Opdrachten:
• a. Werk in de brief over de BNC-fiches het deel bij dat opent met de woorden "7. Mededeling inzake" en sluit met "11. Procedurerichtlijn.". Geef dat deel opnieuw, met "Verslag" vervangen door "Rapport".
• b. Op welke datum is de brief over de BNC-fiches in Den Haag gedateerd?
• c. Schrijf de brief over de BNC-fiches alstublieft verder vanaf het punt waar de tekst ophoudt.

Getoonde tekst:
►

22 112
Nieuwe Commissievoorstellen en initiatieven van de lidstaten van de Europese Unie

nr. 983
BRIEF VAN DE STAATSSECRETARIS VAN BUITENLANDSE ZAKEN

Aan de Voorzitter van de Tweede Kamer der Staten-Generaal

Den Haag, 8 december 2009

Overeenkomstig de bestaande afspraken heb ik de eer u hierbij 11 fiches aan te bieden die werden opgesteld door de werkgroep Beoordeling Nieuwe Commissievoorstellen (BNC):

1. Mededeling en aanbeveling Digitaal Dividend (Kamerstuk 22 112, nr. 973);

2. Mededeling Global Monitoring for Environment and Security (GMES) (Kamerstuk 22 112, nr. 974);

3. Mededeling inzake bestrijding hiv/aids (Kamerstuk 22 112, nr. 975);

4. Mededeling grensoverschrijdende elektronische handel tussen ondernemingen en consumenten in de EU(Kamerstuk 22 112, nr. 976);

5. Mededeling «een beter werkende voedselvoorzieningsketen in Europa» (Kamerstuk 22 112, nr. 977);

6. Verordening inzake financiele bijstand van de gemeenschap voor de ontmanteling van de eenheden 1 t/m 4 van de kerncentrale Kozloduy in Bulgarije (Kamerstuk 22 112, nr. 978);

7. Mededeling inzake Europees transparantie-initiatief (Kamerstuk 22 112, nr. 979);

8. Verslag over etikettering voor dierenwelzijn (Kamerstuk 22 112, nr. 980);

9. Mededeling inzake nieuw partnerschap EU en Landen en Gebieden Overzee, LGO (Kamerstuk 22 112, nr. 981);

10. Kwalificatierichtlijn (Kamerstuk 22 112, nr. 982);

11. Procedurerichtlijn.

◄

Gegeven informatie:
►

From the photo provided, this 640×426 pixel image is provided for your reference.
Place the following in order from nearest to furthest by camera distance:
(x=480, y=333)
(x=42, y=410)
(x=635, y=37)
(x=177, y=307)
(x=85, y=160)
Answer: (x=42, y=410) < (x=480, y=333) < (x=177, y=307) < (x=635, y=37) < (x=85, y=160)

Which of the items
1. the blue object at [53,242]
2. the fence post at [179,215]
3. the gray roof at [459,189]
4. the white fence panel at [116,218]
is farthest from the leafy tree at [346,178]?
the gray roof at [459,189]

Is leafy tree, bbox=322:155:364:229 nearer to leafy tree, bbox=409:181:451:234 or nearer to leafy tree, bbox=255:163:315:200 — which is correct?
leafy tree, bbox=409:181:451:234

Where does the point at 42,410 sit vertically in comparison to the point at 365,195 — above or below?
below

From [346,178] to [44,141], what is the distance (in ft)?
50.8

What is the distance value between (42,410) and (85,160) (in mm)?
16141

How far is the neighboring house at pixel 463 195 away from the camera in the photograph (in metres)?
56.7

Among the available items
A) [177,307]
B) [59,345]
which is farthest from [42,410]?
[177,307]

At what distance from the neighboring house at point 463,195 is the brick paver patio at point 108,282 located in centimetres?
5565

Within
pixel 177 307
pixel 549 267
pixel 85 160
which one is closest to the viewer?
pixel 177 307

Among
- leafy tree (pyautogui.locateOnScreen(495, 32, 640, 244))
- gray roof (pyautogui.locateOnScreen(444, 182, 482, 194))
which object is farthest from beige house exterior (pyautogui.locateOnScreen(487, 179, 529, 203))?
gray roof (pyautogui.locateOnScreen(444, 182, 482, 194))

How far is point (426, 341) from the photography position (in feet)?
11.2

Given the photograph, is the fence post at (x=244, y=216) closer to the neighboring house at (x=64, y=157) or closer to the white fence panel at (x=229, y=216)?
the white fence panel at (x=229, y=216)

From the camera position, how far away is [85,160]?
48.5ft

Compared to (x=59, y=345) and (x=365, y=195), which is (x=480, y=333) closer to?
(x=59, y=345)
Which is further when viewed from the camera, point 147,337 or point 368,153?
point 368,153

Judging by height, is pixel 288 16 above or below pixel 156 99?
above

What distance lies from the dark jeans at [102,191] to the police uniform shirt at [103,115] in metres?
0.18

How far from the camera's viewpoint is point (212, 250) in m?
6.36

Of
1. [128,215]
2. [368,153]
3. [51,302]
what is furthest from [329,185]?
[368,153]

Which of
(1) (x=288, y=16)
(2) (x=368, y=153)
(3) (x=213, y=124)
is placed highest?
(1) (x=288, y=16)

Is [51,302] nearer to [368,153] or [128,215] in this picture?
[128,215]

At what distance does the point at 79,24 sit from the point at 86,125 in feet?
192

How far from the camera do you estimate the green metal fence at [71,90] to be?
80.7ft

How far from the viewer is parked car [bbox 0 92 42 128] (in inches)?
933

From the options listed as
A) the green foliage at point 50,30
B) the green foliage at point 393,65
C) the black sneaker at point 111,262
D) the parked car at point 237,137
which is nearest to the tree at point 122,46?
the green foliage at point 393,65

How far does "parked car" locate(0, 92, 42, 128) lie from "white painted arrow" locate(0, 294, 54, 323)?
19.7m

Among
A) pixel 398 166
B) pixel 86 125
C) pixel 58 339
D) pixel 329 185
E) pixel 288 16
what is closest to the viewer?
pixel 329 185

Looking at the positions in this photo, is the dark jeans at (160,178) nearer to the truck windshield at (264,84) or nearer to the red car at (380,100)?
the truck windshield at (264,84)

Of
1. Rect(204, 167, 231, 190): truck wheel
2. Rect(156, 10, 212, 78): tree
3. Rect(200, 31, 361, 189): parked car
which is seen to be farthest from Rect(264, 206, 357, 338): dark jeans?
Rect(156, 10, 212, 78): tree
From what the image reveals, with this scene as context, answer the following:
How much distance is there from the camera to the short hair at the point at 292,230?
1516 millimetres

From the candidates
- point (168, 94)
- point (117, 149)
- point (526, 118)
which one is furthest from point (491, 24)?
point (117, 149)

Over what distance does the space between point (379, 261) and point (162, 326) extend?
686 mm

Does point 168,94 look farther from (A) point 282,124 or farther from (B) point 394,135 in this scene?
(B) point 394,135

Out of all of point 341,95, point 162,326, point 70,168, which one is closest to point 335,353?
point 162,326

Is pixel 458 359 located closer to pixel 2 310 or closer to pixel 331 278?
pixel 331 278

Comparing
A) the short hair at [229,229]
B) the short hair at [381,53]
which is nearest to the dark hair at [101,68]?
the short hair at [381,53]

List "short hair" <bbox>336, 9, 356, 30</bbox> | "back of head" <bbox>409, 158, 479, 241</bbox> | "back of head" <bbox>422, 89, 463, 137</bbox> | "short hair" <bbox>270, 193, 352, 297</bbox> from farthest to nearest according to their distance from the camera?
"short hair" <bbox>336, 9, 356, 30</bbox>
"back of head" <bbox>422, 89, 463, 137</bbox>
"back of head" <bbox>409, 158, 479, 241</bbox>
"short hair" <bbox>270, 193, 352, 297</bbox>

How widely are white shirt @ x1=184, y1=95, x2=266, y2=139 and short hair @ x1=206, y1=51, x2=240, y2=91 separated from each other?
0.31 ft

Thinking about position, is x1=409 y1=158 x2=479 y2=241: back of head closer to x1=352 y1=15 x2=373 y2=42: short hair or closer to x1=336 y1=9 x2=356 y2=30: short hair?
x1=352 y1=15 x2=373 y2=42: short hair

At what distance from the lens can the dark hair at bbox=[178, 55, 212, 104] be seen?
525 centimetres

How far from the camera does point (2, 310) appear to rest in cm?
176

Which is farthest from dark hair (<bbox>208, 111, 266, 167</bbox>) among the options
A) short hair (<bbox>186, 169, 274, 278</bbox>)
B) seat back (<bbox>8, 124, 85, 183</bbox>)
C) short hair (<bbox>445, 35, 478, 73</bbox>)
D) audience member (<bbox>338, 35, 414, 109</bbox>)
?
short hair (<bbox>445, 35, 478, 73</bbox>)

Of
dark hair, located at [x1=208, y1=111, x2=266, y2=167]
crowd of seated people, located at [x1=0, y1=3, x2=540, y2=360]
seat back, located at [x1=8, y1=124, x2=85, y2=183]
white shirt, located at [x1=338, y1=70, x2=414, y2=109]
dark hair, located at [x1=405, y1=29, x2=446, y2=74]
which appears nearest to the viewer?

◄

Antwoorden:
• a.
7. Mededeling inzake Europees transparantie-initiatief (Kamerstuk 22 112, nr. 979);

8. Rapport over etikettering voor dierenwelzijn (Kamerstuk 22 112, nr. 980);

9. Mededeling inzake nieuw partnerschap EU en Landen en Gebieden Overzee, LGO (Kamerstuk 22 112, nr. 981);

10. Kwalificatierichtlijn (Kamerstuk 22 112, nr. 982);

11. Procedurerichtlijn.

• b. 8 december 2009

• c.
De staatssecretaris van Buitenlandse Zaken,

F. C. G. M. Timmermans

Fiche: Procedurerichtlijn

1. Algemene gegevens

Titel voorstel: Voorstel voor een richtlijn van het Europees Parlement en de Raad betreffende minimumnormen voor de procedures in de lidstaten voor de verlening of intrekking van internationale bescherming (wijziging)

Datum Commissiedocument: 21 oktober 2009

Nr. Commissiedocument: COM (2009) 554

Prelex: http://ec.europa.eu/prelex/detail_dossier_real.cfm?CL=nl&DosId=198716

Nr. impact-assessment Commissie en Opinie Impact-assessment Board:

SEC(2009) 1377 (impact-assessment), SEC(2009) 1377 (samenvatting), SEC 2009 1395 (IAB).

Behandelingstraject Raad: Raadswerkgroep asiel, Strategisch Comité Immigratie Grenzen Asiel (Scifa), Presentatie JBZ Raad 30 november 2009.

Eerstverantwoordelijk ministerie: Ministerie van Justitie

Rechtsbasis, stemwijze Raad, rol Europees Parlement en comitologie

a) Rechtsbasis: art. 63 lid 1 juncto art. 67 lid 5 EG-Verdrag

b) Stemwijze Raad en rol Europees Parlement:medebeslissingsprocedure

c) Comitologie: n.v.t.

2. Samenvatting BNC-fiche

Korte inhoud voorstel

Het voorstel wijzigt de richtlijn die minimumnormen geeft voor procedures bij het toekennen of het intrekken van de vluchtelingenstatus. De wijziging moet een einde maken aan de grote verscheidenheid aan procedures in de EU, zodat asielzoekers in alle lidstaten van de EU een degelijk onderzoek krijgen wanneer een beroep wordt gedaan op internationale bescherming.

Bevoegdheidsvaststelling en subsidiariteits- en proportionaliteitsoordeel:

– Subsidiariteit: positief.

– Proportionaliteit: deels positief, deel negatief

Wat betreft de proportionaliteit komt Nederland uit op deels positief, deels negatief. Nederland is van mening dat binnen het gegeven kader voldoende ruimte gelaten dient te worden aan de lidstaten om rekening houdend met de nationale wetgeving en behoeften de procedure zelf nader in te vullen.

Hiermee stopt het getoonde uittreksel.